A. Enter your name below.

Interviewer's Name _____
Please record your name

B. Current date and time.
Is this date and time correct?

[] Yes
[] No

C. Record the correct date and time.

Date____ Month____ Day____ Year____
Time____ Hour____ Minutes____ AM/PM____

D. Commune
ODK will generate a list of appropriate communes.

D. Neighborhood
ODK will generate a list of appropriate neighborhoods.

D. Please note the street or avenue number where the household is located
The supervisor will give you the street or avenue name.

E. Structure number
Please record the structure number from the household listing form. The supervisor will give you the structure number.

F. Household number
Please record the household number from the household listing form. The supervisor will give you the structure number.

CHECK: Have you already sent a form for this structure and household?
DO NOT DUPLICATE ANY FORM UNLESS YOU ARE CORRECTING A MISTAKE IN AN EARLIER FORM.
[] Yes
[] No

WARNING: Contact your supervisor before sending this form again.

CHECK: Why are you resending this form?
Choose all that apply.
[] There are new household members on this form
[] I am correcting a mistake made on a previous form
[] The previous form disappeared from my phone without being sent
[] I submitted the previous form and my supervisor told me that it was not received
[] Other reason(s)

G. Is a member of the household and competent respondent present and available to be interviewed today?

[] Yes
[] No

G2. Did this household participate in a previous PMA2020 survey?

[] Yes
[] No
[] Do not know
[] No response

INFORMED CONSENT
Find a competent member of the household. Read the greeting on the following screen.

Hello. My name is ______________________________. I am here representing the Ministry of Health and the School of Public Health Kinshasa to learn more about health services in Kinshasa. Now I will read a statement explaining this investigation. Our team collects information on family planning in the Democratic Republic of Congo. We would like to ask you about the characteristics of your household, as well as activities related to family planning. Information about you may be used for activities and family planning services in the Democratic Republic of Congo. Data collected will be analyzed by researchers, but your name will be removed from all analyses, so that your information remains anonymous. You can refuse to answer questions you will be asked many times as you want, and decide to stop the survey at any time. Do you have questions about this survey?

H. Provide a paper copy of the Consent Form to the respondent and explain it. Then, ask: May I begin the interview now?

[] Yes
[] No

Respondent's signature

[] Checkbox

I. Interviewer's name
Please record your name as a witness to the consent process. You previously entered [NAME]

J. Respondent's first name.
Please record the first name of the respondent.
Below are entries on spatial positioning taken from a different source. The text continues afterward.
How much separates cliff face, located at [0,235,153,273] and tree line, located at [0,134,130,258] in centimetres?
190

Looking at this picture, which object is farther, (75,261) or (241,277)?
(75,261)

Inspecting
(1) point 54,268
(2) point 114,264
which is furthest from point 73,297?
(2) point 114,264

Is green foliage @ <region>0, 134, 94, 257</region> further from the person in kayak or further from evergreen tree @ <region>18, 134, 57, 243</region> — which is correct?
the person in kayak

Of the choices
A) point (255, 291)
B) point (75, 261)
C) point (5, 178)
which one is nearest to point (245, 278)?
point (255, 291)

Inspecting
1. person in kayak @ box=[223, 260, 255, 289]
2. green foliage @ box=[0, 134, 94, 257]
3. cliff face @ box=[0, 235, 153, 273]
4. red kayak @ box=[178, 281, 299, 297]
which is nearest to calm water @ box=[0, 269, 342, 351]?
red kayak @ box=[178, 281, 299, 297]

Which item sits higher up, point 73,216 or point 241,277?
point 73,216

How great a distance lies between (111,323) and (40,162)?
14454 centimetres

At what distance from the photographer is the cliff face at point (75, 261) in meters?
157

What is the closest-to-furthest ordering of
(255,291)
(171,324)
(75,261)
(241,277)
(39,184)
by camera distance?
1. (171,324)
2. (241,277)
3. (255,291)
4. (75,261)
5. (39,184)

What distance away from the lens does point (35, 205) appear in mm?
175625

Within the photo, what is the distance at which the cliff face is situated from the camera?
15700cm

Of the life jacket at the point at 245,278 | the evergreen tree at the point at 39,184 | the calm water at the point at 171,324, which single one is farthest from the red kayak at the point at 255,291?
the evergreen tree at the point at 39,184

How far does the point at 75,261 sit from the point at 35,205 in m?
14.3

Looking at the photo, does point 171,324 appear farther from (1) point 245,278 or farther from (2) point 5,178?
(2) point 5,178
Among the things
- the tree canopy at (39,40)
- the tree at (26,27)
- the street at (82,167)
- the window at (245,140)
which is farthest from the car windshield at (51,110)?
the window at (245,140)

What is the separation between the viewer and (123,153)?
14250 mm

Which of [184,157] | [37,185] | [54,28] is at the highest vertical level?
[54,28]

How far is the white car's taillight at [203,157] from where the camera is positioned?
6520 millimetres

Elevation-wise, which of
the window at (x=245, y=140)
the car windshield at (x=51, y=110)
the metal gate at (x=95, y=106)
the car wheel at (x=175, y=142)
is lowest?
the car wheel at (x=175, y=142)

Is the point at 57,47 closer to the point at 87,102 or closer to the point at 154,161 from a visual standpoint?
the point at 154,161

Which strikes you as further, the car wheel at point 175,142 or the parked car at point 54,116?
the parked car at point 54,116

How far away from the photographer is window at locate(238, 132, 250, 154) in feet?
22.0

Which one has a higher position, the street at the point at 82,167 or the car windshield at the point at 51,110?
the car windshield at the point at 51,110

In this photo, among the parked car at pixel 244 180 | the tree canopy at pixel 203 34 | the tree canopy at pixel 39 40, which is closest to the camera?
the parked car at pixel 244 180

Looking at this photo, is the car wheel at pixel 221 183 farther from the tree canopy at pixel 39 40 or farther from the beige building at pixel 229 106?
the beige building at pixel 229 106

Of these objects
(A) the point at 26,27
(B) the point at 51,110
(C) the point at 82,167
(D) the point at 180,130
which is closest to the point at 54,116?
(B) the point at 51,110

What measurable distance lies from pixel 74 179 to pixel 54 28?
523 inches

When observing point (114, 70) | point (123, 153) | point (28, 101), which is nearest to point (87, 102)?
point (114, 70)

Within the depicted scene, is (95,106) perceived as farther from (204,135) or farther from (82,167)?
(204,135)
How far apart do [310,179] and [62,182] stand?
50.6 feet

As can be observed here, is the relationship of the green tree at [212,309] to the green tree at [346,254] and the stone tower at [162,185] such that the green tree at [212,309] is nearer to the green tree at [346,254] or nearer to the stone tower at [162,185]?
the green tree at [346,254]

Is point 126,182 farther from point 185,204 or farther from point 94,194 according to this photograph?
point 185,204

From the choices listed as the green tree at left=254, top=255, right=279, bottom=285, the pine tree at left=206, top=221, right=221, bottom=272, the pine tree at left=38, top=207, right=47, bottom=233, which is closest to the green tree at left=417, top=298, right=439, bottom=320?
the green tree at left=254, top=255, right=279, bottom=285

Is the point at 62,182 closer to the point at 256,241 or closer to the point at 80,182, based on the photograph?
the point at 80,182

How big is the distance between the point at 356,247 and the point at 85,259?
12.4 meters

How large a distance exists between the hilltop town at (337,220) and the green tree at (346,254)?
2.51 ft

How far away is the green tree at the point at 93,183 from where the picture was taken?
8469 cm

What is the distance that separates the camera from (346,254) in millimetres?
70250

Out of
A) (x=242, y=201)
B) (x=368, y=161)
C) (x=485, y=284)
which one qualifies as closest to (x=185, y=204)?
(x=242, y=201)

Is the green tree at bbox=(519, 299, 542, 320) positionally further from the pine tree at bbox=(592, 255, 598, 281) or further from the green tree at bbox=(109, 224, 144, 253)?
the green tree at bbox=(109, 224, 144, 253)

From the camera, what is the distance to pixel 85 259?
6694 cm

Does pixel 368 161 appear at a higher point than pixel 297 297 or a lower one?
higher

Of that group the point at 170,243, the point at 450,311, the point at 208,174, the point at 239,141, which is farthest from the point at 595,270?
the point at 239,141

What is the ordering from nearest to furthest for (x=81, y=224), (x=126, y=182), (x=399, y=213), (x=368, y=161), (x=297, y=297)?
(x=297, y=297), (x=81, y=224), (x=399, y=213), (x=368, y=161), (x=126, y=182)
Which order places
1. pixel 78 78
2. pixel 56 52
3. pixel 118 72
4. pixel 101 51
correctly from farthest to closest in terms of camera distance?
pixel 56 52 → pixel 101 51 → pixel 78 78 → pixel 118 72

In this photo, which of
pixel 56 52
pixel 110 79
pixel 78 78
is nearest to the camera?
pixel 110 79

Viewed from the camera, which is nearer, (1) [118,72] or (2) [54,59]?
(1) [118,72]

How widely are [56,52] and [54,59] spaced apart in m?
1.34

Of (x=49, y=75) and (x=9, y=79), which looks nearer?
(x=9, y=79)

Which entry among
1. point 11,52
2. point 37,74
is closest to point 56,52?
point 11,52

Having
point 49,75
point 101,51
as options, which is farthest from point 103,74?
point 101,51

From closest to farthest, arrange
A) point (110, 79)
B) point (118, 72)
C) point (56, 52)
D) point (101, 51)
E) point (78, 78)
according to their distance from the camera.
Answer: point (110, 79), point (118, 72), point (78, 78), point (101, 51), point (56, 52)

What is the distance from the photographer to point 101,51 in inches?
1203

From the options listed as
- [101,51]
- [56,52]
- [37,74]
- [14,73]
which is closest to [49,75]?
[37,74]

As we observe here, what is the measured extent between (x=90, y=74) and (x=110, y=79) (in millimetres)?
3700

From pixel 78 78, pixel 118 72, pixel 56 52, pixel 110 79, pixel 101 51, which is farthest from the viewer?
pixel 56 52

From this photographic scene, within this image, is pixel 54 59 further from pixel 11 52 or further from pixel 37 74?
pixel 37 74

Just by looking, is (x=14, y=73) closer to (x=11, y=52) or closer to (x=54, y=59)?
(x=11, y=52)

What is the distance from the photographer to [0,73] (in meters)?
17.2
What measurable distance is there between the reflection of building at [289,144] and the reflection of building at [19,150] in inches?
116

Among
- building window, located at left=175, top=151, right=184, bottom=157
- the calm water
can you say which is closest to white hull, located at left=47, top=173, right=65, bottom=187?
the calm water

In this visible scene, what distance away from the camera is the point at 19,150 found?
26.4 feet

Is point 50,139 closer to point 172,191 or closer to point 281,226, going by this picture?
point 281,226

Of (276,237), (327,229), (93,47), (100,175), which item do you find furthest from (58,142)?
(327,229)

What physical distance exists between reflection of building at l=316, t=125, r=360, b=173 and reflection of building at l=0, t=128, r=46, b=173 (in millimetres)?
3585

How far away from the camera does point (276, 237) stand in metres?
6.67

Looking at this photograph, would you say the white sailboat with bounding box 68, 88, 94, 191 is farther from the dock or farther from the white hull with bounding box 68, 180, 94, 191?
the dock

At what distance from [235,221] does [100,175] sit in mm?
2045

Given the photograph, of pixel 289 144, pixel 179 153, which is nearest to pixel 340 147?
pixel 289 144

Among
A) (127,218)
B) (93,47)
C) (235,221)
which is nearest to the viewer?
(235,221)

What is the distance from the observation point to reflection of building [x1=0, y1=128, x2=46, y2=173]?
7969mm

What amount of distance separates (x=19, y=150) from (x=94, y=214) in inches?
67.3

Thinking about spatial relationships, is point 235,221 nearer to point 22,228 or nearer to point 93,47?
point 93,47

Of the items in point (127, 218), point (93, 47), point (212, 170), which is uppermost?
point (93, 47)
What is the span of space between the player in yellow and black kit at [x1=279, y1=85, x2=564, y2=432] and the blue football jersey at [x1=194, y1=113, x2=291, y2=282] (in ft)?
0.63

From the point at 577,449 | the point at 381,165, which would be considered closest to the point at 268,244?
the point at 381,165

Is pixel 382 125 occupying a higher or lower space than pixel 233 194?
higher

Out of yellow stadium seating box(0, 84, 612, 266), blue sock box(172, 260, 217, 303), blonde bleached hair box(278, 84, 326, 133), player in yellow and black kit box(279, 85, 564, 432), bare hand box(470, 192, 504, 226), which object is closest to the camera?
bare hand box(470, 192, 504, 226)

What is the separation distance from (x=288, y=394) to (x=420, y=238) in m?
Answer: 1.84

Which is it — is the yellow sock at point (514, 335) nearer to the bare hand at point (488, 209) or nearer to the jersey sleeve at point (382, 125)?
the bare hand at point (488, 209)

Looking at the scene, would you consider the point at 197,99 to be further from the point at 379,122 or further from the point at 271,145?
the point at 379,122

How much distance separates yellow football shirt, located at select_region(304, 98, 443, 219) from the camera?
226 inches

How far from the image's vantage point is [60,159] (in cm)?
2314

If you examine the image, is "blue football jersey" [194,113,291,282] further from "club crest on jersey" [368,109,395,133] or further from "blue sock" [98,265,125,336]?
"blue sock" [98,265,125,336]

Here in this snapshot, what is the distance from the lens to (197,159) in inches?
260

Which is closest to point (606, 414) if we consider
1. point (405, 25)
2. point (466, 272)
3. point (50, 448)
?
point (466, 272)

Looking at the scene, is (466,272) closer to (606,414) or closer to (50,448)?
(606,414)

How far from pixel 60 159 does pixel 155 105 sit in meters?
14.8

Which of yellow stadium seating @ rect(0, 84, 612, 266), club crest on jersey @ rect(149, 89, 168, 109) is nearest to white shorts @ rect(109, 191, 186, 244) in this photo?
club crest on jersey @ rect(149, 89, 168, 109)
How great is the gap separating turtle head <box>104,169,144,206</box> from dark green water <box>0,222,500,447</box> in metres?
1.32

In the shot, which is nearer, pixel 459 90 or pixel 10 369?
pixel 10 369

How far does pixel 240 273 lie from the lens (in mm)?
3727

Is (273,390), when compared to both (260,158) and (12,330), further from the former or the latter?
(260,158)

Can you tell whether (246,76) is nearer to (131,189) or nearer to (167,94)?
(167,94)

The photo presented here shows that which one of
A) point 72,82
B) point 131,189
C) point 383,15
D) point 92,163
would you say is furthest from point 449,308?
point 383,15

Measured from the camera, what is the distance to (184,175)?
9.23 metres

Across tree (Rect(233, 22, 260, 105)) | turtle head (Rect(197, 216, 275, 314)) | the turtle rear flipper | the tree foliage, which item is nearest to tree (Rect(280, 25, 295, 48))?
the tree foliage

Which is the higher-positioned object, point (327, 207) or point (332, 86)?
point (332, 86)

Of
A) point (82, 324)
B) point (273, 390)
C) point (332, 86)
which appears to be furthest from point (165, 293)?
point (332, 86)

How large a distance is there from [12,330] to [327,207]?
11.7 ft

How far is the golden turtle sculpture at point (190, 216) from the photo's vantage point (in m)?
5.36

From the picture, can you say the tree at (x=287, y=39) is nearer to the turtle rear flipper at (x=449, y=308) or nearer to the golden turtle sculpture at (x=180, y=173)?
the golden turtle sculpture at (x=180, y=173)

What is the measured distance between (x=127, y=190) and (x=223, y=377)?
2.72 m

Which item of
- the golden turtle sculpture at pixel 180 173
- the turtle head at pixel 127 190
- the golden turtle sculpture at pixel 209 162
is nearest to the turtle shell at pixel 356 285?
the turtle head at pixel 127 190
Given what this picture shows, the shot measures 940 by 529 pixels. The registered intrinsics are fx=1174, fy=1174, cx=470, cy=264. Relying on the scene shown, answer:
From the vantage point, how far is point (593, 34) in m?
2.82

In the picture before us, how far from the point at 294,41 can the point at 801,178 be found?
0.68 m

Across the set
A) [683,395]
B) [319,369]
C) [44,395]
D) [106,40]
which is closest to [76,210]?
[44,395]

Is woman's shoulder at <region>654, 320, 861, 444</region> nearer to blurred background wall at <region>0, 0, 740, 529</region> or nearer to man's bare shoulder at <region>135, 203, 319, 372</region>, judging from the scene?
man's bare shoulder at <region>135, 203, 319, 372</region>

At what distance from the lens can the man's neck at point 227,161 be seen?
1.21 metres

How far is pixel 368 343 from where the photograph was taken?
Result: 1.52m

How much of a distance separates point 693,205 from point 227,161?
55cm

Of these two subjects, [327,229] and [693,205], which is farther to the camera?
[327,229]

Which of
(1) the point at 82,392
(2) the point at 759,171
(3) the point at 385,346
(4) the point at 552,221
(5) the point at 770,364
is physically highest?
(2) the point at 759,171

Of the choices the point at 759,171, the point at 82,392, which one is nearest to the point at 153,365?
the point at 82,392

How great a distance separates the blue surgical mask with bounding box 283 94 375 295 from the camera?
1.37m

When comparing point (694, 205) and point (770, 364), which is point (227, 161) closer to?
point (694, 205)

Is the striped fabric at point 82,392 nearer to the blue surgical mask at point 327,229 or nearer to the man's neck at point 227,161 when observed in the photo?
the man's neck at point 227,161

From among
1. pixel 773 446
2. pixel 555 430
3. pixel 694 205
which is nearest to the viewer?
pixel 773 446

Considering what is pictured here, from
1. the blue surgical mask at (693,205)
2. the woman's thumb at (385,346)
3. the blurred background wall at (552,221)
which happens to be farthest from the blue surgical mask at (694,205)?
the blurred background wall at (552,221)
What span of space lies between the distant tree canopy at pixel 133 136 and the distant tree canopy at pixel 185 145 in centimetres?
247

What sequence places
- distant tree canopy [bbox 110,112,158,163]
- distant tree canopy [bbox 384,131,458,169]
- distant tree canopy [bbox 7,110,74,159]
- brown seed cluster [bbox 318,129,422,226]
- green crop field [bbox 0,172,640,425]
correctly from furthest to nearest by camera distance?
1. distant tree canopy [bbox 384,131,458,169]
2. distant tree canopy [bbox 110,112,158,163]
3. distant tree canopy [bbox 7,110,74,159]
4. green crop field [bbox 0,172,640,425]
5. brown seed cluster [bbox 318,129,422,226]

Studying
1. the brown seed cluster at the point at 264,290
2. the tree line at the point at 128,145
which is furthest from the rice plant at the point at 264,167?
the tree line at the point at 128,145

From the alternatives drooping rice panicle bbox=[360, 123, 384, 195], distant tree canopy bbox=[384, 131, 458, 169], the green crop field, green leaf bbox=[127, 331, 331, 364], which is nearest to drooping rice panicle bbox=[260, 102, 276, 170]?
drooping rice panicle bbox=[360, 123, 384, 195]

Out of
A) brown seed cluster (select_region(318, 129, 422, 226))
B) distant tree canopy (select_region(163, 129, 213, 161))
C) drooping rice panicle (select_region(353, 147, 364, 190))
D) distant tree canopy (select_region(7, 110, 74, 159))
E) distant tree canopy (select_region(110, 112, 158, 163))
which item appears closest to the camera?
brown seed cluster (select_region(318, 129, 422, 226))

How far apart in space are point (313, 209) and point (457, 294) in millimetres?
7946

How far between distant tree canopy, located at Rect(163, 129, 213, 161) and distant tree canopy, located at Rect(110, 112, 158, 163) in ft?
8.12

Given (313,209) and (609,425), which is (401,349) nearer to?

Section 1 -- Household Roster
I am now going to ask a series of questions about each usual member of the household or anyone who slept in the house last night.

Household member

[] __________________

HQ1. First name

[] __________________

HQ2. Sex

[] Male
[] Female

HQ3. Age (years)

Age __________________
If less than one year old, record 0

HQ4. Marital Status

[] Married
[] Living with a partner
[] Divorced / separated
[] Widow / widower
[] Never married
[] No response

HQ5. Relationship to head of household
HQ4 must be "Married" or "Living with a partner" if HQ5 is wife/husband.
[] Head
[] Wife/Husband
[] Son/Daughter
[] Son/Daughter-in-law
[] Grandchild
[] Parent
[] Parent in law
[] Brother/Sister
[] Other
[] Don't know
[] No response

HQ6. Family ID

[] __________________

HQ7. Is this person a usual member of the household or has he/she slept in the house last night?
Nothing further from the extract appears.